**Task instructions**
Report each line in the entries below that contains the word "nearer". Treat uppercase and lowercase as different.

[Stored data entries]
########################################

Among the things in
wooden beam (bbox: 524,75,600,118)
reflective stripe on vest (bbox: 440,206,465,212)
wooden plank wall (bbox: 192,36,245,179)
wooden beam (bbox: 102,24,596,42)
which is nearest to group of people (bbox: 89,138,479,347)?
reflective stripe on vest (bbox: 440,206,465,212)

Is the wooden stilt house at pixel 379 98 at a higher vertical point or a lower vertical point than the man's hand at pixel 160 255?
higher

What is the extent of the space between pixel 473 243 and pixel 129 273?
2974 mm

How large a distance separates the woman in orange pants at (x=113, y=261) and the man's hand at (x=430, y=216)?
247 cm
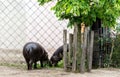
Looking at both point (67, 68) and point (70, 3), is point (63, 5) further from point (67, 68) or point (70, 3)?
point (67, 68)

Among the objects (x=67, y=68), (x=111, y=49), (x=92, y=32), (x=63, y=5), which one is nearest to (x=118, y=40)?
(x=111, y=49)

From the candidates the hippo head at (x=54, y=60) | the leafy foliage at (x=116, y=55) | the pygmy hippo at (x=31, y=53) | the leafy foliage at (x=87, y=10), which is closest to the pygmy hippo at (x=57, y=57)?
the hippo head at (x=54, y=60)

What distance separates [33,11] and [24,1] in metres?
0.37

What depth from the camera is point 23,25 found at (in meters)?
11.0

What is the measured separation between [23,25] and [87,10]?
11.5ft

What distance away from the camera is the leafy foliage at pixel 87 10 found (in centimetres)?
772

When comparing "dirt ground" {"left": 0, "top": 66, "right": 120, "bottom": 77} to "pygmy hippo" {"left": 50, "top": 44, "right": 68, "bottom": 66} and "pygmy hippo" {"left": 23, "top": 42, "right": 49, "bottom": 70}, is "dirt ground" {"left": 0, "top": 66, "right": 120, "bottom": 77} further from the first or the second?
"pygmy hippo" {"left": 50, "top": 44, "right": 68, "bottom": 66}

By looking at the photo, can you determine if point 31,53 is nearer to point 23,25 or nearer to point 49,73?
point 49,73

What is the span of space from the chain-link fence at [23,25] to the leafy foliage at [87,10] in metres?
2.40

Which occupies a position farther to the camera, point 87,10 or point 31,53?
point 31,53

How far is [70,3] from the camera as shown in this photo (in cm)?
775

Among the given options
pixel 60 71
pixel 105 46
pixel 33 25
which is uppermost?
pixel 33 25

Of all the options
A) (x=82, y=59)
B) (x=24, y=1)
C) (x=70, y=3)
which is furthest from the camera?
(x=24, y=1)

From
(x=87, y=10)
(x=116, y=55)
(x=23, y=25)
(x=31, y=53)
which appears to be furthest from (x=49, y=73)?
(x=23, y=25)
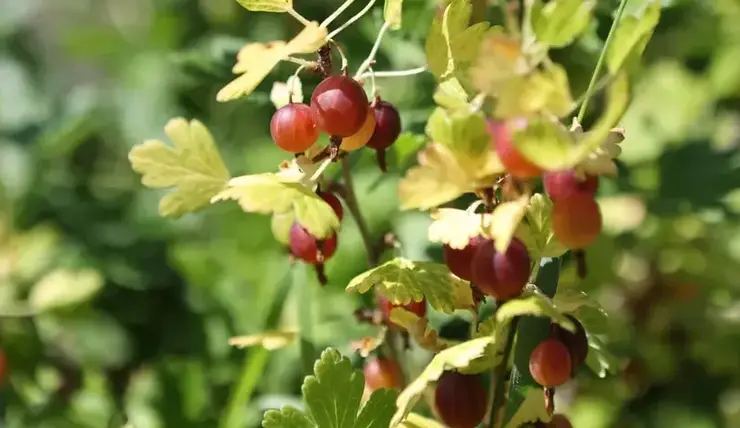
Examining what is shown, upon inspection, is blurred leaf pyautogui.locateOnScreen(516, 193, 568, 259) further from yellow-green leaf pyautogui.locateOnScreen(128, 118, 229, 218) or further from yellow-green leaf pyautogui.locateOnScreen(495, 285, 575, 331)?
yellow-green leaf pyautogui.locateOnScreen(128, 118, 229, 218)

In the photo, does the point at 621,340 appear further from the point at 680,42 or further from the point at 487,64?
the point at 487,64

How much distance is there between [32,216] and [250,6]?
685mm

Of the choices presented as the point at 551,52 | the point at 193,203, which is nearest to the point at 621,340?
the point at 551,52

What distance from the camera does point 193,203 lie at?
486 mm

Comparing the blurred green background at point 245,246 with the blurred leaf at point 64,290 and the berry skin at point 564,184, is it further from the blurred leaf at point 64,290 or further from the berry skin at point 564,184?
the berry skin at point 564,184

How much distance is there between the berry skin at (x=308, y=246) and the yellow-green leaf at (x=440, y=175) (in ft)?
0.38

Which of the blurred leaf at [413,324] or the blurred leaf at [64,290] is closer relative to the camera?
the blurred leaf at [413,324]

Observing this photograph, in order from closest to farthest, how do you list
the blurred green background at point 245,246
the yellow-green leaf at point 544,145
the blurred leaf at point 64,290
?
1. the yellow-green leaf at point 544,145
2. the blurred green background at point 245,246
3. the blurred leaf at point 64,290

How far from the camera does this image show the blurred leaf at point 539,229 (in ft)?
1.35

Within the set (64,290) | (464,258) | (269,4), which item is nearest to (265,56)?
(269,4)

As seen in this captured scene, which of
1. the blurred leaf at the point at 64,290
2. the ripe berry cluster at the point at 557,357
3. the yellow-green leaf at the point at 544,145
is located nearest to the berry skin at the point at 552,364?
the ripe berry cluster at the point at 557,357

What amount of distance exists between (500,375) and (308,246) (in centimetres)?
12

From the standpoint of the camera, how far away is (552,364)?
413 mm

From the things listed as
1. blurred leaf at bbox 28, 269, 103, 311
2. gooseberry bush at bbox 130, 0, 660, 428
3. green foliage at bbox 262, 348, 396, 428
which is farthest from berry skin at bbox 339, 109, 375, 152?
blurred leaf at bbox 28, 269, 103, 311
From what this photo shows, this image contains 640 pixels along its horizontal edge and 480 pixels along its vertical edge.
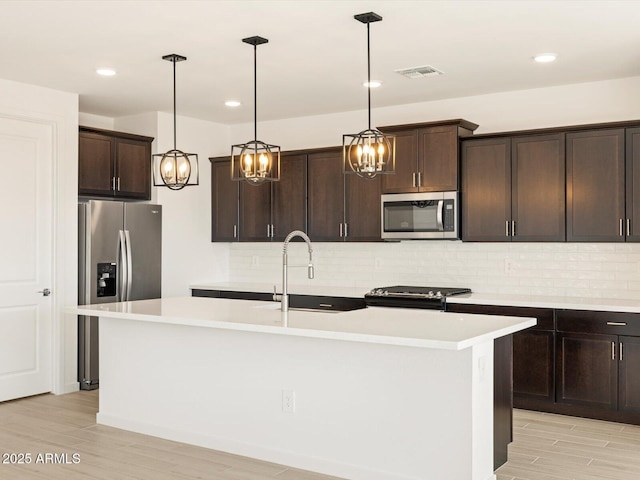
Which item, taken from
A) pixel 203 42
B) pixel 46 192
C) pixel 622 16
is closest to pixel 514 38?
pixel 622 16

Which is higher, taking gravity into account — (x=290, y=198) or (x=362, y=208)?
(x=290, y=198)

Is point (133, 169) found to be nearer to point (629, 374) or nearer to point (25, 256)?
point (25, 256)

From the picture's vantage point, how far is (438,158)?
19.5ft

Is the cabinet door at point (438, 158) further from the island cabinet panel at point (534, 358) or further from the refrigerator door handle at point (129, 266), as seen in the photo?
the refrigerator door handle at point (129, 266)

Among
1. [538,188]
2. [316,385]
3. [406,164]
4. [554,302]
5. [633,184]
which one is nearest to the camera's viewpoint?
[316,385]

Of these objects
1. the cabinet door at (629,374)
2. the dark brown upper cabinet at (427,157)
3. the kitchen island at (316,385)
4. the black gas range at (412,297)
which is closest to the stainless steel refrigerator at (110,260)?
the kitchen island at (316,385)

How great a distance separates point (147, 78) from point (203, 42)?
46.3 inches

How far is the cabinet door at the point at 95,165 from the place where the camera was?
6.32m

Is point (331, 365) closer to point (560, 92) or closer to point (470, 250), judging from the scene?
point (470, 250)

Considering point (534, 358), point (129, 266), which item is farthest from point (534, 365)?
point (129, 266)

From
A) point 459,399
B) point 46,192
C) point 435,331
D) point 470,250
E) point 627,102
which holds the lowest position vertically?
point 459,399

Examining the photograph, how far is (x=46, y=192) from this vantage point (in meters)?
5.92

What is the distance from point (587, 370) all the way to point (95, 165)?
4748mm

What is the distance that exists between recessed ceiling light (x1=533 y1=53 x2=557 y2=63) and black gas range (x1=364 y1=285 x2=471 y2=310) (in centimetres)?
201
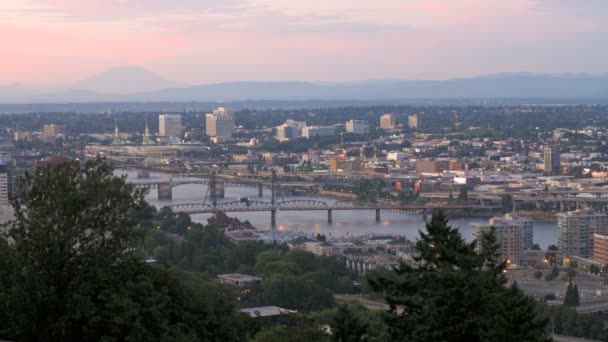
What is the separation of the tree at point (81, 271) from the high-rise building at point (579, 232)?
10.5m

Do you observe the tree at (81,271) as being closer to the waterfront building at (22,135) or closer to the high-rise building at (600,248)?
the high-rise building at (600,248)

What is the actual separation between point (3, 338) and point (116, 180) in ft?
2.29

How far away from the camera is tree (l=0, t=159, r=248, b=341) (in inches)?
178

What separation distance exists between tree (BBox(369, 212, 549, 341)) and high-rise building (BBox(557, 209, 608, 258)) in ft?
33.8

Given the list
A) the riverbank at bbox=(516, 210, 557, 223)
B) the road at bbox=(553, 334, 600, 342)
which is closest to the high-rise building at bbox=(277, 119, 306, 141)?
the riverbank at bbox=(516, 210, 557, 223)

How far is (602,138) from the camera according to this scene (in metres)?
37.0

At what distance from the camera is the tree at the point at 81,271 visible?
4527 millimetres

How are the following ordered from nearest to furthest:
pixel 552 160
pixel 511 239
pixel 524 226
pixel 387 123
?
pixel 511 239 → pixel 524 226 → pixel 552 160 → pixel 387 123

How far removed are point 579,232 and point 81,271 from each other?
11456 millimetres

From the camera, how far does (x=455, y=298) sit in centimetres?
439

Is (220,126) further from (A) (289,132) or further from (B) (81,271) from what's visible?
(B) (81,271)

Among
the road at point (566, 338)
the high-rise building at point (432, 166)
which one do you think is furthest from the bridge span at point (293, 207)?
the road at point (566, 338)

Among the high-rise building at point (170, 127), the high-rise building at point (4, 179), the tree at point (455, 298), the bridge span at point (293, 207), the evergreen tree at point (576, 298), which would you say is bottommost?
the high-rise building at point (170, 127)

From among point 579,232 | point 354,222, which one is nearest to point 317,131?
point 354,222
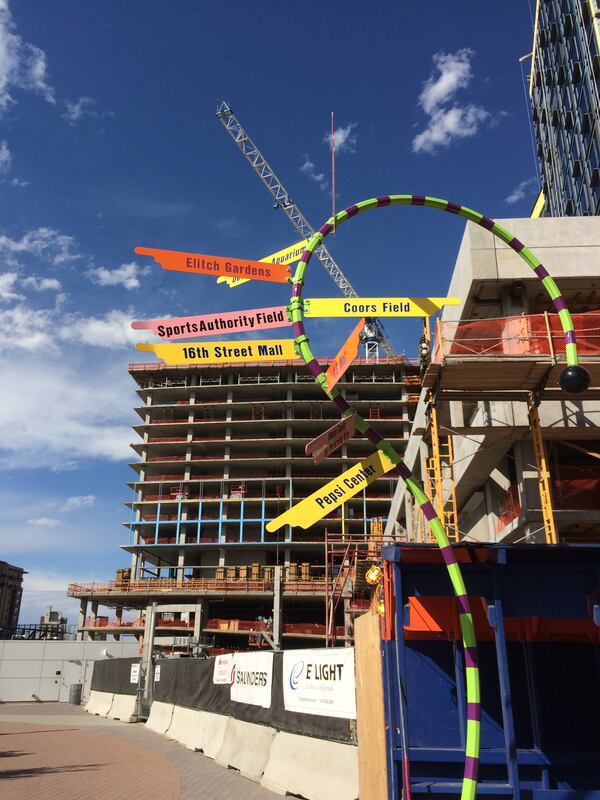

########################################

**Solution**
By looking at the photo, can you determine if point 31,53 is nearer to point 23,25 or nearer to point 49,73?
Is point (133, 169) found to be nearer to point (629, 374) or nearer to point (25, 256)?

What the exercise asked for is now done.